Stored data entries:
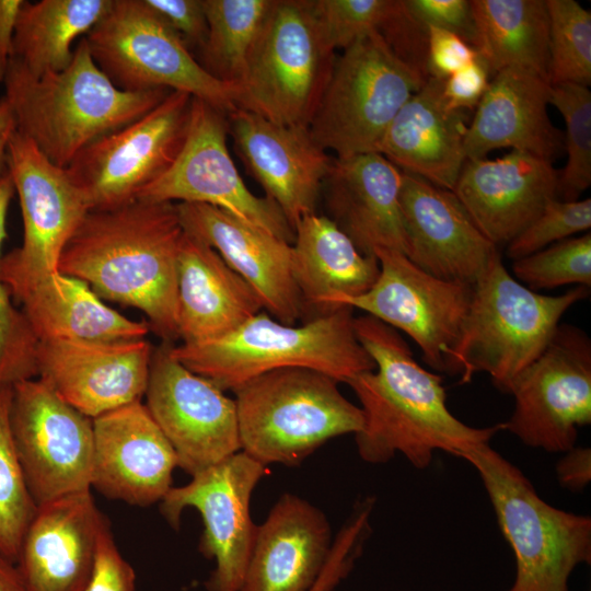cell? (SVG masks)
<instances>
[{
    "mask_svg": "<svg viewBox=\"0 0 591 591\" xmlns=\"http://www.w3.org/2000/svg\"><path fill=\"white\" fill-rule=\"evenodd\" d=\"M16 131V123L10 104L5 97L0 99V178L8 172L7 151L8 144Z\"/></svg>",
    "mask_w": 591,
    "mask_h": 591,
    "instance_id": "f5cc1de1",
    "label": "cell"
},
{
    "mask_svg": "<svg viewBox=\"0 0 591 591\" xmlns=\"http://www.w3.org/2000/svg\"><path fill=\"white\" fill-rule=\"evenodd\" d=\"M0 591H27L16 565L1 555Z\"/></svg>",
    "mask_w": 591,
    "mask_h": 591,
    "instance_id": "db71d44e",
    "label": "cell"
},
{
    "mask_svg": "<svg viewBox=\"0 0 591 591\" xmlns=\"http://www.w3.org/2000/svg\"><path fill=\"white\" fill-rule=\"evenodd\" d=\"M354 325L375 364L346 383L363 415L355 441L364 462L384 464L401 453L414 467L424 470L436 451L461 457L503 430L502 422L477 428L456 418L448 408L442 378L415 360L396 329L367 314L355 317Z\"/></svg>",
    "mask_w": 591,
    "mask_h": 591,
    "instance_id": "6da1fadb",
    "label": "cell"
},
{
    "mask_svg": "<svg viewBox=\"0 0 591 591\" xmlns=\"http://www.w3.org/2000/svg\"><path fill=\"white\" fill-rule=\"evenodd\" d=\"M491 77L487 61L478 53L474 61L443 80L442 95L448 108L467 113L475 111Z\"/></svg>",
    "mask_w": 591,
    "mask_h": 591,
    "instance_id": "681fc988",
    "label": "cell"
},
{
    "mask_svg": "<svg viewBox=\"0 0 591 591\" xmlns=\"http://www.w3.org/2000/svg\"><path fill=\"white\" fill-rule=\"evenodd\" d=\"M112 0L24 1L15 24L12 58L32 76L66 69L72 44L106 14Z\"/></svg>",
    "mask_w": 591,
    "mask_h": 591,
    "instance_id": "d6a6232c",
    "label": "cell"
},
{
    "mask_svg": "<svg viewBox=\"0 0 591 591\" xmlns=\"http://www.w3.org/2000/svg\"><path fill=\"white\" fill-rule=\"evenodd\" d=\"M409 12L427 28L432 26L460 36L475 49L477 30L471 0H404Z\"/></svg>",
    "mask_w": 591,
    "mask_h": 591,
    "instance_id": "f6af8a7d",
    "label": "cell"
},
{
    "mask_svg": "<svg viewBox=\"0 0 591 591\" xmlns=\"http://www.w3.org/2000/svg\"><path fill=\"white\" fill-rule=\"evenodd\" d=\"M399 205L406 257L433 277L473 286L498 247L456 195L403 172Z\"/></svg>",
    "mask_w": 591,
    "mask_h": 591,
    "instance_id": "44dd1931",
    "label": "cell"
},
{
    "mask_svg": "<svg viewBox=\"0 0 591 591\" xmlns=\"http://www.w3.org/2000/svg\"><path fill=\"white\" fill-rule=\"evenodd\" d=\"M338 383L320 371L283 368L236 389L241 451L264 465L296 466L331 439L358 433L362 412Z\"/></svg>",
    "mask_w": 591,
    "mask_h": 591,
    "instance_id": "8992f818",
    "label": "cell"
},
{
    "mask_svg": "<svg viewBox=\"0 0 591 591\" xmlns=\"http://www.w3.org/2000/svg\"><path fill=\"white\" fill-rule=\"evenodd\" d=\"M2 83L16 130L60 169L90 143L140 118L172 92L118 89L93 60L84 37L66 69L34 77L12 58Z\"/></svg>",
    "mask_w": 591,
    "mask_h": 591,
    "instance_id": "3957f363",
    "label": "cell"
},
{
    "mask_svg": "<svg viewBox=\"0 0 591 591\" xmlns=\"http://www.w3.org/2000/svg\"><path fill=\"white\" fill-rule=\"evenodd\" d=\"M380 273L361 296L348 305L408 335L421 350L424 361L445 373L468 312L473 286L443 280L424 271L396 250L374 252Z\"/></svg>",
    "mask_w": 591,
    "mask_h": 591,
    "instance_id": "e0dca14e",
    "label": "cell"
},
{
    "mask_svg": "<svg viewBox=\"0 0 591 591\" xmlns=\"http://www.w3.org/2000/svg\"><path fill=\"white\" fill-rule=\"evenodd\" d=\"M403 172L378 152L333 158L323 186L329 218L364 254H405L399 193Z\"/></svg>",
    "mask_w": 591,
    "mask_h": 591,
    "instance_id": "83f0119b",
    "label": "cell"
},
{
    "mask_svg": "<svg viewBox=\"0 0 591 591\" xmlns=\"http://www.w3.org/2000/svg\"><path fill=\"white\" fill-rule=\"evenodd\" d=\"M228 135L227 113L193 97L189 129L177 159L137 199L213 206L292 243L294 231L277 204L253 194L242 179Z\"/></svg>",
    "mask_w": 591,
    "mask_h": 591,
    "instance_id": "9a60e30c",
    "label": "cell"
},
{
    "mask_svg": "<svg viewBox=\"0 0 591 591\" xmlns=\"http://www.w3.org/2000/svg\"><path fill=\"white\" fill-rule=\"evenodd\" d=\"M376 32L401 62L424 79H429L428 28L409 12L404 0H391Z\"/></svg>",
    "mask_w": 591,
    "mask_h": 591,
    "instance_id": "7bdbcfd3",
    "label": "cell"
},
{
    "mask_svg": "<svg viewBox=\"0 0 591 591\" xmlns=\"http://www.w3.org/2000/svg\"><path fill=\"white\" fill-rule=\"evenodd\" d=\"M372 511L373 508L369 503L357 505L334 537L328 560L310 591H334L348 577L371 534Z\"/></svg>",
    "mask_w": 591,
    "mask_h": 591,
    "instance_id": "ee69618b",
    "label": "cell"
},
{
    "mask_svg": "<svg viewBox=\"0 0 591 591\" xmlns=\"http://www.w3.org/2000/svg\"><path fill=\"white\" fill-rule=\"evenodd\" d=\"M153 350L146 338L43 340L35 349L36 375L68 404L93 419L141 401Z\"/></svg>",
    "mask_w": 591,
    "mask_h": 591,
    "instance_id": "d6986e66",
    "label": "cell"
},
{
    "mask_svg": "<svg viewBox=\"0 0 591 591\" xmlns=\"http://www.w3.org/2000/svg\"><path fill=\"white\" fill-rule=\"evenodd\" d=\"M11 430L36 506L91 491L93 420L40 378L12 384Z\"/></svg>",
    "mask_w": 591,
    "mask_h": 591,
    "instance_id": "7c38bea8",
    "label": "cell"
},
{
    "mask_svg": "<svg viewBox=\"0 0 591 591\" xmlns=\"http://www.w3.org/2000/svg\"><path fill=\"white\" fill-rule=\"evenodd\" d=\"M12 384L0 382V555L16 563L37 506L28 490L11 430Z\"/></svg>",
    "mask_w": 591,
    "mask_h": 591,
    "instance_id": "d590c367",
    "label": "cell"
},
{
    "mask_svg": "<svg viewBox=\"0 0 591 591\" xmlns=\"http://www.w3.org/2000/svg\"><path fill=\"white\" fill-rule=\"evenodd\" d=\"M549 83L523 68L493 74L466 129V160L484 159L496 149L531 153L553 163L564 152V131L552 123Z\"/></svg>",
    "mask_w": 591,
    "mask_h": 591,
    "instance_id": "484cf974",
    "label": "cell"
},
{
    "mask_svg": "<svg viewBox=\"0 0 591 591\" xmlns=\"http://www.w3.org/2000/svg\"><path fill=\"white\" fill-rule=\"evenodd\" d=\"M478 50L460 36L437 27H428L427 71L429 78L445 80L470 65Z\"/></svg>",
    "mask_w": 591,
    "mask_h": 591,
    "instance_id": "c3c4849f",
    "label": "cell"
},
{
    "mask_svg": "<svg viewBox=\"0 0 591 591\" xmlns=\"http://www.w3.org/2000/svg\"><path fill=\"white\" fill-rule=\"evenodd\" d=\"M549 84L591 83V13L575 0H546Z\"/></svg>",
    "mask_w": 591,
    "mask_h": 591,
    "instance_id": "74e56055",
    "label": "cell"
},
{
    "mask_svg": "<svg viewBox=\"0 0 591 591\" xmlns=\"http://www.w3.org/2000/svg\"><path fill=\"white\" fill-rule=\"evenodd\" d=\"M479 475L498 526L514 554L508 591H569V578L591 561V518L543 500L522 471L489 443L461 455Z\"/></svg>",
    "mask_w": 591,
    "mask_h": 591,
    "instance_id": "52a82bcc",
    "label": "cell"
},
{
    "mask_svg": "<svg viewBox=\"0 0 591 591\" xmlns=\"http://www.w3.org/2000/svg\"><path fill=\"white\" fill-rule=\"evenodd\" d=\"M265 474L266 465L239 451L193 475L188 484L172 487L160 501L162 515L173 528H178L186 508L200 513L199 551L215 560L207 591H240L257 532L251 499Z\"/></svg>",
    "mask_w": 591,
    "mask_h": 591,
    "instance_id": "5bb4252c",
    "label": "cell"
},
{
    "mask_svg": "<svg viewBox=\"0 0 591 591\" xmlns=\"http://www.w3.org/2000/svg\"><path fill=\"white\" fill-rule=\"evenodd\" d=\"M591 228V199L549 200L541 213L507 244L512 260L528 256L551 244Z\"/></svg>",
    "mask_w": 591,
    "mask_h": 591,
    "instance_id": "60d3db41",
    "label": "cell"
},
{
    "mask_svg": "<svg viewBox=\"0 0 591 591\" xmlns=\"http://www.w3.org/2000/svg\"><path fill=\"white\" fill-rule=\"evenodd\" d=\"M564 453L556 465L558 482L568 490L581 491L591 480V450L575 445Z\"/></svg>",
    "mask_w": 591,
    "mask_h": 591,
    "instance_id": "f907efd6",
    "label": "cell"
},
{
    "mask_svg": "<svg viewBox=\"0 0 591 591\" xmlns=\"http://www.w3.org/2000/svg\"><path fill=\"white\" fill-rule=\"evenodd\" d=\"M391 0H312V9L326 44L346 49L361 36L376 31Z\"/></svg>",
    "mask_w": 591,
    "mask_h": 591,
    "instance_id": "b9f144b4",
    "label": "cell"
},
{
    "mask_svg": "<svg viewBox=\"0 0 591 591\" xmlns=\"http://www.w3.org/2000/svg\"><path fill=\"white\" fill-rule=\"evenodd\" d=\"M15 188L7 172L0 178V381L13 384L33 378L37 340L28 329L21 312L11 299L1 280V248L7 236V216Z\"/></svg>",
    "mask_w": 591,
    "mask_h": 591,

...

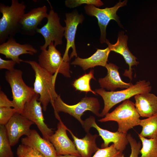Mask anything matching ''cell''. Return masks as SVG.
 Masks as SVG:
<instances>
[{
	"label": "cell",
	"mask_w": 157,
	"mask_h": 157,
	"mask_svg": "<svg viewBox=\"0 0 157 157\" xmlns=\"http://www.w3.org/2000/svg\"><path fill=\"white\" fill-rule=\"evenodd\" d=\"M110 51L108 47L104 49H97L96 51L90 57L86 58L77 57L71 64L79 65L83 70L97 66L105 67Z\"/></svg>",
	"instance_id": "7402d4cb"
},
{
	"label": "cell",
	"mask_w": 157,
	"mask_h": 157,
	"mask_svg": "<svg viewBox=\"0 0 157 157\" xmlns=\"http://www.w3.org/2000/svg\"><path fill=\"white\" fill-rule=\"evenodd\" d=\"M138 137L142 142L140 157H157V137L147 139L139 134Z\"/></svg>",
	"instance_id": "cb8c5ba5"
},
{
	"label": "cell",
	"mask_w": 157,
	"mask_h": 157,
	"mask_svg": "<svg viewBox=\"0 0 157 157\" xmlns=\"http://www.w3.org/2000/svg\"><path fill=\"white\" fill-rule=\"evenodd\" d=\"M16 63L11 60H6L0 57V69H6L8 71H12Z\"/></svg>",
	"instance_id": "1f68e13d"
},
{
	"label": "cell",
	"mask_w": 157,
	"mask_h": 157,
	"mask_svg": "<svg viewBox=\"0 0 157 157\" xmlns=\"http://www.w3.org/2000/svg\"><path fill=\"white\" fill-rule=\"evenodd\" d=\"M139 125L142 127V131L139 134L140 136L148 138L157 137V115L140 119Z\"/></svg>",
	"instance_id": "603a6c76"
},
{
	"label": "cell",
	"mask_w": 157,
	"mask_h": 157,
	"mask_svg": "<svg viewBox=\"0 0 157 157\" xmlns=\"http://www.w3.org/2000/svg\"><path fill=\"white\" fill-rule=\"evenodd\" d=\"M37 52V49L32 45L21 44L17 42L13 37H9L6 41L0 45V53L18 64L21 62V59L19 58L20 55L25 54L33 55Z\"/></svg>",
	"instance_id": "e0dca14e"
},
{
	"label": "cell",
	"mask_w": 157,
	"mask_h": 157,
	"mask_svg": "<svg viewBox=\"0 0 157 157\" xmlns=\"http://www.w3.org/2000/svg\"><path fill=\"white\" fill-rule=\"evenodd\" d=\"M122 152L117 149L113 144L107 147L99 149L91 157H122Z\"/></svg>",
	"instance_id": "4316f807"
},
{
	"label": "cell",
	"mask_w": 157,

Directions for this task: Rewrite the listing from the line containing "cell? (SVG masks)" up to and including the line containing "325L375 364L346 383L363", replacing "instance_id" with "object_id" and leaving everything else unchanged. Omit the pictures from your answer.

Written solution:
cell? (SVG masks)
<instances>
[{
    "mask_svg": "<svg viewBox=\"0 0 591 591\" xmlns=\"http://www.w3.org/2000/svg\"><path fill=\"white\" fill-rule=\"evenodd\" d=\"M16 131V123L10 104L5 97L0 99V178L8 172L7 151L8 144Z\"/></svg>",
    "mask_w": 591,
    "mask_h": 591,
    "object_id": "f5cc1de1",
    "label": "cell"
},
{
    "mask_svg": "<svg viewBox=\"0 0 591 591\" xmlns=\"http://www.w3.org/2000/svg\"><path fill=\"white\" fill-rule=\"evenodd\" d=\"M0 591H27L16 565L1 555Z\"/></svg>",
    "mask_w": 591,
    "mask_h": 591,
    "object_id": "db71d44e",
    "label": "cell"
},
{
    "mask_svg": "<svg viewBox=\"0 0 591 591\" xmlns=\"http://www.w3.org/2000/svg\"><path fill=\"white\" fill-rule=\"evenodd\" d=\"M354 325L375 364L346 383L363 415L355 441L364 462L384 464L401 453L414 467L424 470L436 451L461 457L503 430L502 422L477 428L456 418L448 408L442 378L415 360L396 329L367 314L355 317Z\"/></svg>",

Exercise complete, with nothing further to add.